_Exercise prompt:_ Only the pictures are to be left out; return the rest of the data exactly as it stands.
(Dataset extract begins)
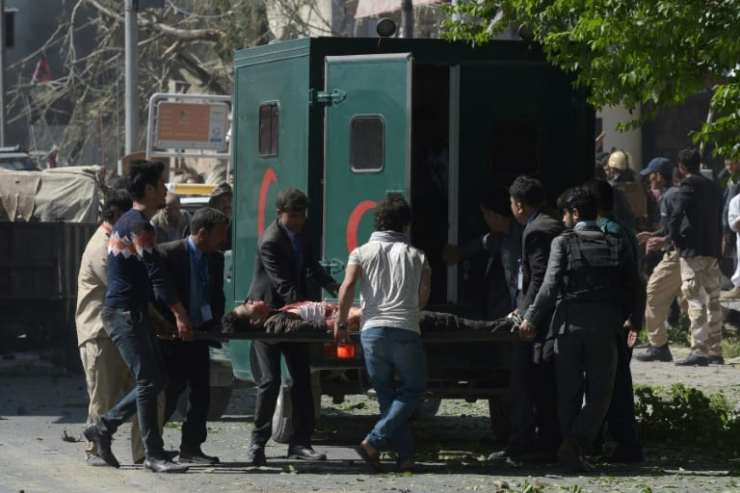 AFP / SHAH MARAI Ambulances rushed survivors to hospital after the huge blast, which struck during Kabul's rush hour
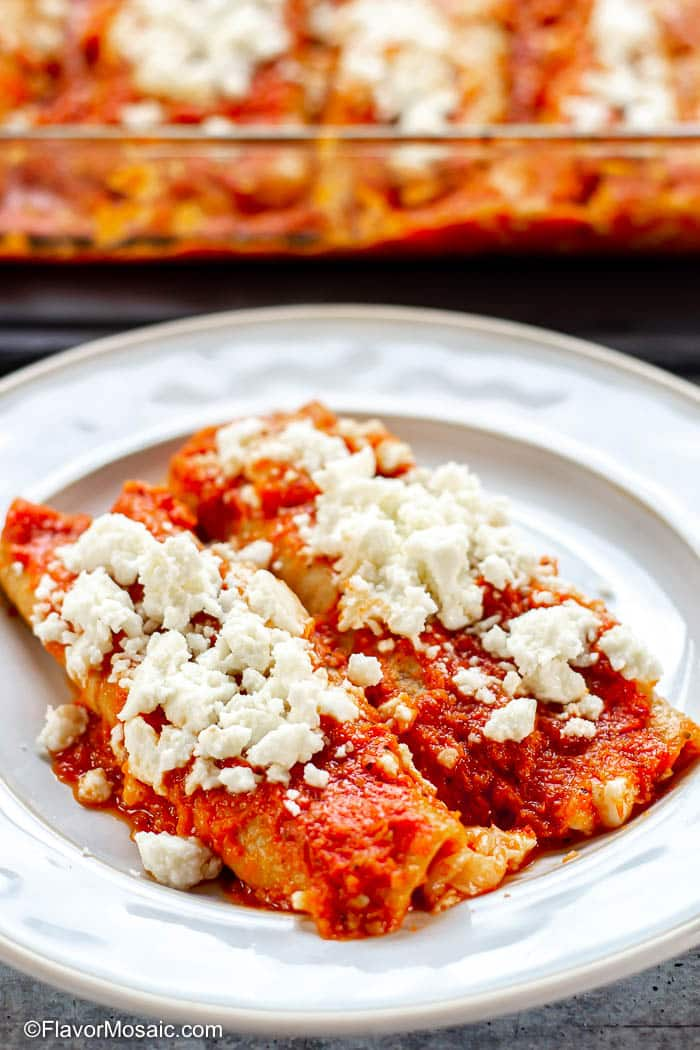 Two Enchiladas Rojas on a white plate topped with Queso fresco and a casserole dish of enchiladas in the background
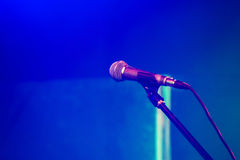 Professional stage microphone on blue. Professional stage microphone over blurred blue background Stock Photography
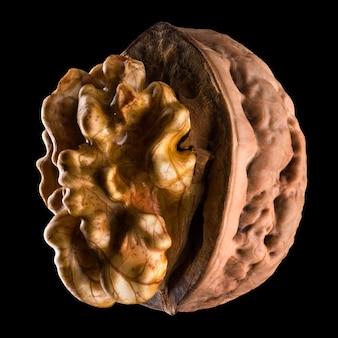 Macrofoto van half geopende walnoot met pit met bezinning over een zwarte achtergrond. geïsoleerd met uitknippad.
(Dataset extract ends)
_Task result:_
 AFP / SHAH MARAI Ambulances rushed survivors to hospital after the huge blast, which struck during Kabul's rush hour
 Two Enchiladas Rojas on a white plate topped with Queso fresco and a casserole dish of enchiladas in the background
 Professional stage microphone on blue. Professional stage microphone over blurred blue background Stock Photography
 Macrofoto van half geopende walnoot met pit met bezinning over een zwarte achtergrond. geïsoleerd met uitknippad.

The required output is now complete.